Apple may be preparing its biggest iPhone camera leap in years, according to a new rumor suggesting the company is currently testing a 200MP main camera sensor. If it happens, this would mark a major shift from Apple’s long-standing approach of sticking with relatively modest megapixel counts for extended periods, then upgrading only when the overall imaging pipeline is ready.
The claim comes from a well-known tipster, who says Apple is experimenting with a 200MP sensor measuring 1/1.2 inches. That sensor size matters as much as the megapixel number itself. A larger camera sensor can capture more light, which typically improves low-light photography, preserves fine detail, and helps reduce the grainy look that can appear in darker scenes. In simple terms, more light and more data often translate into sharper photos with cleaner textures, especially at night.
Interestingly, the rumored 1/1.2-inch sensor would be larger than the 1/1.3-inch class sensors commonly discussed for other flagship phones. While sensor measurements can be confusing, in this format a 1/1.2-inch type sensor is generally considered bigger than a 1/1.3-inch type, which could give Apple more headroom for image quality if the company follows through with this hardware.

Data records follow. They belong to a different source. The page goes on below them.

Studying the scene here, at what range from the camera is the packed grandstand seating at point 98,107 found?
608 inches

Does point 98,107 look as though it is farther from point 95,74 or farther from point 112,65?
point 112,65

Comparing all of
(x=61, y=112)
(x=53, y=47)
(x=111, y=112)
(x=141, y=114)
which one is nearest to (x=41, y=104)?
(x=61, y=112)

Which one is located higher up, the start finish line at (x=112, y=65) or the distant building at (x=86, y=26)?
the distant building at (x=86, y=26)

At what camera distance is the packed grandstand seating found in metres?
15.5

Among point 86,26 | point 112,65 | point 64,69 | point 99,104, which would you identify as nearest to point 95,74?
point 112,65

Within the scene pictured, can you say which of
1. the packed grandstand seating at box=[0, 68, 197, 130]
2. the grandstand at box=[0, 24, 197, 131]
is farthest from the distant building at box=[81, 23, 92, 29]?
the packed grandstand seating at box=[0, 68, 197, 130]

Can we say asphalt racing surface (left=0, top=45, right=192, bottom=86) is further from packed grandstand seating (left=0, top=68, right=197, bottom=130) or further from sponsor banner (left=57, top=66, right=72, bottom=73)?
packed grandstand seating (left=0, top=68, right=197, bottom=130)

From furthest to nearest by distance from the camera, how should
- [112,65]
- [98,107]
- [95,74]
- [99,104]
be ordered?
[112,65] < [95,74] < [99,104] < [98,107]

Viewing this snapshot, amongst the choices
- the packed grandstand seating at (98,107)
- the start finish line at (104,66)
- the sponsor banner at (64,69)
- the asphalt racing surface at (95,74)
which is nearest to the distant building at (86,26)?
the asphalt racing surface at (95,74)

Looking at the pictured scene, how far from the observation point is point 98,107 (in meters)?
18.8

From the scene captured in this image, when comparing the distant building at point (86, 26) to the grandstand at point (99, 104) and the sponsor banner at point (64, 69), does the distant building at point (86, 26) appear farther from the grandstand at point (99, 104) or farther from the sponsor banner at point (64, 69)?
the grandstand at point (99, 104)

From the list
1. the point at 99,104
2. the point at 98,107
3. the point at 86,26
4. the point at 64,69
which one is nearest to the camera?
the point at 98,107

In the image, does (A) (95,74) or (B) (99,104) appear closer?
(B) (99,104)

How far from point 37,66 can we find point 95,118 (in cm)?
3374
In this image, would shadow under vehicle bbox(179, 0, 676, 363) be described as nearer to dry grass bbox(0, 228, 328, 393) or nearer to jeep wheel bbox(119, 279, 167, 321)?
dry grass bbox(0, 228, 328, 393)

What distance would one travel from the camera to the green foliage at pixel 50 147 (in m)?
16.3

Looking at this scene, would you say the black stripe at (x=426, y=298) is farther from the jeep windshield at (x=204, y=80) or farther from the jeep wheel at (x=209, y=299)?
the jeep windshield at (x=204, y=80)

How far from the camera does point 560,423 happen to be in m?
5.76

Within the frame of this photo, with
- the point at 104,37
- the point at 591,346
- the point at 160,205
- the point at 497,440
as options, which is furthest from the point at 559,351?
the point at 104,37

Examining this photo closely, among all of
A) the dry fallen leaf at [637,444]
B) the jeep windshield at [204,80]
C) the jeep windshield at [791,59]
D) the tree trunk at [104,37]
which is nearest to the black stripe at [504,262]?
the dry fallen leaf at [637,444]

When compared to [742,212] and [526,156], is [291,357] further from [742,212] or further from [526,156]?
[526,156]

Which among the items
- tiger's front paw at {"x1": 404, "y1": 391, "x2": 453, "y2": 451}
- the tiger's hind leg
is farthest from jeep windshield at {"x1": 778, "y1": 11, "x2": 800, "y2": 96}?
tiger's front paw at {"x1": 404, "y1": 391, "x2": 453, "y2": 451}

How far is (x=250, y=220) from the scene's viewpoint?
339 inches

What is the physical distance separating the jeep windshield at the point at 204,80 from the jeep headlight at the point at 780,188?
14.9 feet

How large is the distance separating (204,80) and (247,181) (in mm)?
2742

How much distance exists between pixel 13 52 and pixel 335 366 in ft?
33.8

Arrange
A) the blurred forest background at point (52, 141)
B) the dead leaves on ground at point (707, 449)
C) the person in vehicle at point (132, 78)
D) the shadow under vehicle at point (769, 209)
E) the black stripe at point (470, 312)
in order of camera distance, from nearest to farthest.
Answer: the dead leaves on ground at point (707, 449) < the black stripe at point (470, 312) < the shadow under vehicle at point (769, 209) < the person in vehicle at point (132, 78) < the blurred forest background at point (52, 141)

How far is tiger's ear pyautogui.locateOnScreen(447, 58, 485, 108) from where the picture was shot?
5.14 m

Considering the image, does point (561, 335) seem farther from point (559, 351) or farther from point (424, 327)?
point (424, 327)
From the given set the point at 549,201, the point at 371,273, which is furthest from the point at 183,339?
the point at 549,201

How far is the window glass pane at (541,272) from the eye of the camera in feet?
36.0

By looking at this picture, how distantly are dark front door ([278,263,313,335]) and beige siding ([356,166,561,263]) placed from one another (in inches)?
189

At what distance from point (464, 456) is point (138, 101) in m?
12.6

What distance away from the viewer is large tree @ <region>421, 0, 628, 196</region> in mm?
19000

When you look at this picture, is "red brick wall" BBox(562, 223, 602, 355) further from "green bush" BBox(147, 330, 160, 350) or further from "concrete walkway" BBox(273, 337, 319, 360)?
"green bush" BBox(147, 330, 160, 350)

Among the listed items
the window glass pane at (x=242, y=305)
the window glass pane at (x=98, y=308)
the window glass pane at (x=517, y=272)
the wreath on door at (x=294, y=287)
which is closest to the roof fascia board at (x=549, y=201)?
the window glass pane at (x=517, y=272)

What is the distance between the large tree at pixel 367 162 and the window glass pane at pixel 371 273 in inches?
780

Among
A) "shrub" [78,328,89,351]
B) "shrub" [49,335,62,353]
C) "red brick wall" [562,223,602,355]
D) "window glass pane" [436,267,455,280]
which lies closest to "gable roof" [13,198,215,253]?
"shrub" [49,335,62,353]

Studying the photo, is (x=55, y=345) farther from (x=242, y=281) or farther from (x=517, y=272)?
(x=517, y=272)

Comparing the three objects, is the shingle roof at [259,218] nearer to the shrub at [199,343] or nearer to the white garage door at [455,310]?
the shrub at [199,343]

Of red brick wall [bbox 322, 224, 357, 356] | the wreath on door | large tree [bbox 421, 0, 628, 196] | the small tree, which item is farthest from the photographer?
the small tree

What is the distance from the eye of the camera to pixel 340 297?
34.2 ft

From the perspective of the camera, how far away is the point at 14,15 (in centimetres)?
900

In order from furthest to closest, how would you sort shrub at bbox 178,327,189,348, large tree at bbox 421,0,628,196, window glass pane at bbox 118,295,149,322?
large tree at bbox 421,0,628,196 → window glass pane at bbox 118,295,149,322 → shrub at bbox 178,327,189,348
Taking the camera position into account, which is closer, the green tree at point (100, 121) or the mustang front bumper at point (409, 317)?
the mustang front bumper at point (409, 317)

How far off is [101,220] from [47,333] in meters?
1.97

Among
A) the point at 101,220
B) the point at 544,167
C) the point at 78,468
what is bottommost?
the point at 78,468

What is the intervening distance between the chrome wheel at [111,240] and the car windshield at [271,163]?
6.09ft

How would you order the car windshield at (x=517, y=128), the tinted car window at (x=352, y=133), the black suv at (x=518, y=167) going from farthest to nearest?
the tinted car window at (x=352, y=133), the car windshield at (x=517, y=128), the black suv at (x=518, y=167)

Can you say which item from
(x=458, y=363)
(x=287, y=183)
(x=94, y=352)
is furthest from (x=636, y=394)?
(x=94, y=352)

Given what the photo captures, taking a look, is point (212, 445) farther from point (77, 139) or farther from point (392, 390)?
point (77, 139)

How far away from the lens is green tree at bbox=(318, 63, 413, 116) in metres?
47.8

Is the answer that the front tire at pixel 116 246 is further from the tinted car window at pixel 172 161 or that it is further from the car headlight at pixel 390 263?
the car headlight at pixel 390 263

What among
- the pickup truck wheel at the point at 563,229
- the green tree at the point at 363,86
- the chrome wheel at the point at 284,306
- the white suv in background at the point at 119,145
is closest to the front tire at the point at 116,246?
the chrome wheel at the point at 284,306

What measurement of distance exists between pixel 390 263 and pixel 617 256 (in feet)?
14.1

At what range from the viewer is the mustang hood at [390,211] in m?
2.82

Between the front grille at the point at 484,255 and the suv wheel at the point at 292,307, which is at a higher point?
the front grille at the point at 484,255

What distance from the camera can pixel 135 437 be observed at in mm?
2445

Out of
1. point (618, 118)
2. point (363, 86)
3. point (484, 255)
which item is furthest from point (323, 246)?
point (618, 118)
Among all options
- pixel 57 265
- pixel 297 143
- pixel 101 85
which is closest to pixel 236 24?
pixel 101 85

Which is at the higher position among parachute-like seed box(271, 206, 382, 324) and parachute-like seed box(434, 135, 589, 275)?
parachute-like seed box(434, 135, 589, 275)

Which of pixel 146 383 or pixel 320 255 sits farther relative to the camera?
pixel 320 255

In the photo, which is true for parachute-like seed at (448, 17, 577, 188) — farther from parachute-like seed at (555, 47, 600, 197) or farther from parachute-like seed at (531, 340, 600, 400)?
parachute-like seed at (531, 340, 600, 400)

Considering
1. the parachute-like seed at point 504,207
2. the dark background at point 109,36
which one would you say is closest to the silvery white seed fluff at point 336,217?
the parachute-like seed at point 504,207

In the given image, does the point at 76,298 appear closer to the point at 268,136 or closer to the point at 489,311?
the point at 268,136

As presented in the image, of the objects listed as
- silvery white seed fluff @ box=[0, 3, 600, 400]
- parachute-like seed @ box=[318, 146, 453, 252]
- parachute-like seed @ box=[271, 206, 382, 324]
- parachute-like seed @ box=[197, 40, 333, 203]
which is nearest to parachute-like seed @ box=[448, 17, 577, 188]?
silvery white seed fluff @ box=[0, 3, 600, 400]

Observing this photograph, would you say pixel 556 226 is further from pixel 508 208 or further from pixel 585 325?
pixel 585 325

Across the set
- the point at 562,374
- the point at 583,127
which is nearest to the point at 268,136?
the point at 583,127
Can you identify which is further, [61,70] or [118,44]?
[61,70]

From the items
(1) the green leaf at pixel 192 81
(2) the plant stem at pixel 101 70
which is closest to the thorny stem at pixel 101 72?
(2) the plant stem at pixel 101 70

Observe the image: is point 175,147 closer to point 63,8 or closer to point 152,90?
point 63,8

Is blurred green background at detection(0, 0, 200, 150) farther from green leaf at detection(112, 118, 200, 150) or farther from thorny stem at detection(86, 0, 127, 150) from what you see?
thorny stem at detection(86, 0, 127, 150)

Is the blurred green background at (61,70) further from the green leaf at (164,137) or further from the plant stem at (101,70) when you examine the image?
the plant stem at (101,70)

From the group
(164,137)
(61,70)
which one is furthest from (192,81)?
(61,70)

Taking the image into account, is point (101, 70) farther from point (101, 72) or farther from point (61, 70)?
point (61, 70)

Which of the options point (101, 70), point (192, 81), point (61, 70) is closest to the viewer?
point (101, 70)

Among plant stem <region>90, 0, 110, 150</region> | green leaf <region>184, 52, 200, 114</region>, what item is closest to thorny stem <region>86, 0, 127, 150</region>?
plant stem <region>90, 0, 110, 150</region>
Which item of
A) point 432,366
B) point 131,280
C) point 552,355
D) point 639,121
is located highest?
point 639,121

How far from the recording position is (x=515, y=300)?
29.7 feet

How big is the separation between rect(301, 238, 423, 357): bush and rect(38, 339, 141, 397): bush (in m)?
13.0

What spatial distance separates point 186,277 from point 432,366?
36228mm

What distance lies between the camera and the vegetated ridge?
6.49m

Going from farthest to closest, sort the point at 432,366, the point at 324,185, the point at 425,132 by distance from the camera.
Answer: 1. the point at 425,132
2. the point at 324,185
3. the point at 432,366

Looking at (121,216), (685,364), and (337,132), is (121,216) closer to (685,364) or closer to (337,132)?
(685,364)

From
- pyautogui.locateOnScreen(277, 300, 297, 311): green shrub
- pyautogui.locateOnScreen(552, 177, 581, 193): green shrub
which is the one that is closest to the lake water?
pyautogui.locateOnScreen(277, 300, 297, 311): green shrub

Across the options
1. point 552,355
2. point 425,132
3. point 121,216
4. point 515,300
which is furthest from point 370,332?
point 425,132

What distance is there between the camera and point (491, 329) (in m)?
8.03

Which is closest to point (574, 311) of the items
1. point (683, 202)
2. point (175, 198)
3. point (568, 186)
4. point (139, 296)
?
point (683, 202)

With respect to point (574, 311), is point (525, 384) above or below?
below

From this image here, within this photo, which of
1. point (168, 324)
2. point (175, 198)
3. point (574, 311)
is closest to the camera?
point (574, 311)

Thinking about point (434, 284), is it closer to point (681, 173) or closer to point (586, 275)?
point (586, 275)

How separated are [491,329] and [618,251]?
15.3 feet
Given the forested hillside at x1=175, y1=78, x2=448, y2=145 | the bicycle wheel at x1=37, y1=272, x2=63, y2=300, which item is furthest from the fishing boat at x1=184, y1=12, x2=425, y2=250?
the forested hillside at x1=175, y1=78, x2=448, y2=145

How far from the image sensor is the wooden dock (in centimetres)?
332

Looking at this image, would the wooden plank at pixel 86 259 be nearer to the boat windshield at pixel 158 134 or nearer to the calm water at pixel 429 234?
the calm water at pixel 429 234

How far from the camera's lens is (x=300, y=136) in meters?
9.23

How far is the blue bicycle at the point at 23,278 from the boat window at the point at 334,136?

Right now, Apple’s latest iPhones use 48MP sensors across the lineup, delivering higher-resolution shots and enabling features like improved digital zoom through cropping. Moving to 200MP could expand those capabilities significantly. One of the biggest potential benefits is more flexible “lossless-like” zoom. With that many pixels to work with, the camera can crop into the image while keeping detail high, potentially achieving up to around 4x quality zoom under the right conditions. It would also give users the option to shoot at full resolution and reframe later, which is especially useful for travel, portraits, and capturing moments where you can’t physically get closer.
The rumor also notes that Apple is reportedly testing this 200MP setup for the primary (main) camera only. If accurate, that means the telephoto and ultrawide cameras could remain at 48MP rather than jumping to 200MP as well. Even so, upgrading the main sensor alone could still deliver a noticeable improvement in everyday photography, since the primary camera is the one most people use the most for both photos and video.
There’s another piece of camera speculation circulating too: Apple is said to be working on LOFIC sensor technology with a claimed 20-stop dynamic range. If that ever makes it into an iPhone, it could help preserve detail in challenging scenes, like bright skies with darker shadows, backlit portraits, or night shots with harsh lighting. As with the 200MP rumor, though, testing doesn’t guarantee it will ship on a final product.
For now, the key takeaway is that Apple may be evaluating a high-resolution 200MP main camera with a notably large sensor, a combination that could improve low-light performance, boost detail, and enable higher-quality zoom through cropping. Whether it arrives in a future iPhone will depend on Apple’s usual standards for consistency, image processing, storage requirements, and overall camera performance—not just a headline megapixel number.